%%

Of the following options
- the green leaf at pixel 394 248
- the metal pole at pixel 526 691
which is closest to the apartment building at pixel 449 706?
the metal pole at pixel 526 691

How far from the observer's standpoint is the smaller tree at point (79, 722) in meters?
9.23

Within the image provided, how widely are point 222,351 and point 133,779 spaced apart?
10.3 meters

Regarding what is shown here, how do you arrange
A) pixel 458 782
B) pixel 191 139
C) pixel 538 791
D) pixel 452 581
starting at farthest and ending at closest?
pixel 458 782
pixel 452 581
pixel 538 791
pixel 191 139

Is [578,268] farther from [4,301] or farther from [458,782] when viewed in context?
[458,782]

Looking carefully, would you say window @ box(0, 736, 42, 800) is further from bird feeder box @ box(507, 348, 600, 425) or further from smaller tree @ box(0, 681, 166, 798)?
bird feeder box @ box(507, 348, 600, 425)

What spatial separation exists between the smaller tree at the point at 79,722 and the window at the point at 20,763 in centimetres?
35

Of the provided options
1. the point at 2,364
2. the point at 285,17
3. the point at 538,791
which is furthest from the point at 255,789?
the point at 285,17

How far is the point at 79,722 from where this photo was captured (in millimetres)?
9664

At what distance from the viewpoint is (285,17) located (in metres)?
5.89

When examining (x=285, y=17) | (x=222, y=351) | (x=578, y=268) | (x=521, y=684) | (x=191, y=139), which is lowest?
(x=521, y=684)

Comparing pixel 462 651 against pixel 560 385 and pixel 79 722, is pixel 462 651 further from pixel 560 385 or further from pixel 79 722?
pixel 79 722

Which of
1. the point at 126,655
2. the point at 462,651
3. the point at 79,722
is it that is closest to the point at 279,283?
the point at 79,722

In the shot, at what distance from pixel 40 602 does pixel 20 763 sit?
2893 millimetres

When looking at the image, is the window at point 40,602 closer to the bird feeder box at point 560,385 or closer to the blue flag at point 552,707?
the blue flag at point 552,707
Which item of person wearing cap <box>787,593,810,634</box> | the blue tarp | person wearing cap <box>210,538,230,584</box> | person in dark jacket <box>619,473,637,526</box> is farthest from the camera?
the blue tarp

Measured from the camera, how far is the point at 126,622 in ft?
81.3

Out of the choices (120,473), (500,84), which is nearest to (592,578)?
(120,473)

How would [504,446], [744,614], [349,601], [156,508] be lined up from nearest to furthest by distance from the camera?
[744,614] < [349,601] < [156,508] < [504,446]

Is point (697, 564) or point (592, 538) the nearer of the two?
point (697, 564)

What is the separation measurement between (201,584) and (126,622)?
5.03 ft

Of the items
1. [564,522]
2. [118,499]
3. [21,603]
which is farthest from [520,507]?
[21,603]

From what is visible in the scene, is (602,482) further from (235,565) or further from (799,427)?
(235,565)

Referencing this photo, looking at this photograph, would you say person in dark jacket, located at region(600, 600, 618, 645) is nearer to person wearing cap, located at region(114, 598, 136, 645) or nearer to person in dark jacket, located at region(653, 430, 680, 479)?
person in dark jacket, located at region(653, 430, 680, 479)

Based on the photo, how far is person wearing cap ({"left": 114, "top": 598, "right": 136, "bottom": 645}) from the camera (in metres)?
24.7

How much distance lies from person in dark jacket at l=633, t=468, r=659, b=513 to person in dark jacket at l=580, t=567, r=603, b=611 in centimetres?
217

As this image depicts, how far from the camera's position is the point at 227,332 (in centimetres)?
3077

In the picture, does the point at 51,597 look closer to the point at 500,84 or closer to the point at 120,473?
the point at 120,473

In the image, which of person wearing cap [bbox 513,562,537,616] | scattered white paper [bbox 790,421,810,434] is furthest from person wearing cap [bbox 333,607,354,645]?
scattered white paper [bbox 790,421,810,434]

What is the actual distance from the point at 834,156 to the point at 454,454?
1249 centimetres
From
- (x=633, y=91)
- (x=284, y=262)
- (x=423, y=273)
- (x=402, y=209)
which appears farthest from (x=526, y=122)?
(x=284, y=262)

%%

◆ THE EXERCISE
Repeat exactly the lines above from the line that contains "How would [504,446], [744,614], [349,601], [156,508]" through the end. Include both of these ends; leave out everything else.

◆ TASK OUTPUT
How would [504,446], [744,614], [349,601], [156,508] be lined up from nearest to furthest by distance from the camera?
[744,614] < [349,601] < [156,508] < [504,446]

Is point (697, 564) or point (592, 538) the nearer of the two?
point (697, 564)

What is the separation measurement between (201,584) and (126,622)?
5.03 ft

Of the items
1. [564,522]
2. [118,499]
3. [21,603]
which is farthest from [520,507]?
[21,603]

From what is visible in the scene, is (602,482) further from (235,565) or further from (799,427)?
(235,565)

Referencing this photo, looking at this photograph, would you say person in dark jacket, located at region(600, 600, 618, 645) is nearer to person wearing cap, located at region(114, 598, 136, 645) or nearer to person in dark jacket, located at region(653, 430, 680, 479)?
person in dark jacket, located at region(653, 430, 680, 479)

Based on the photo, how far is person wearing cap ({"left": 114, "top": 598, "right": 136, "bottom": 645}) from the camera (in metres)?
24.7

How much distance lies from person in dark jacket at l=633, t=468, r=659, b=513 to person in dark jacket at l=580, t=567, r=603, b=611 in centimetres?
217

As this image depicts, how far from the camera's position is the point at 227,332 (in centimetres)?
3077

In the picture, does the point at 51,597 look closer to the point at 500,84 or closer to the point at 120,473?
the point at 120,473

In the image, which of person wearing cap [bbox 513,562,537,616] | scattered white paper [bbox 790,421,810,434] is furthest from person wearing cap [bbox 333,607,354,645]?
scattered white paper [bbox 790,421,810,434]

What is the actual distance from the point at 834,156 to the point at 454,454?
1249 centimetres
From
- (x=633, y=91)
- (x=284, y=262)
- (x=423, y=273)
- (x=402, y=209)
which appears farthest from (x=526, y=122)?
(x=284, y=262)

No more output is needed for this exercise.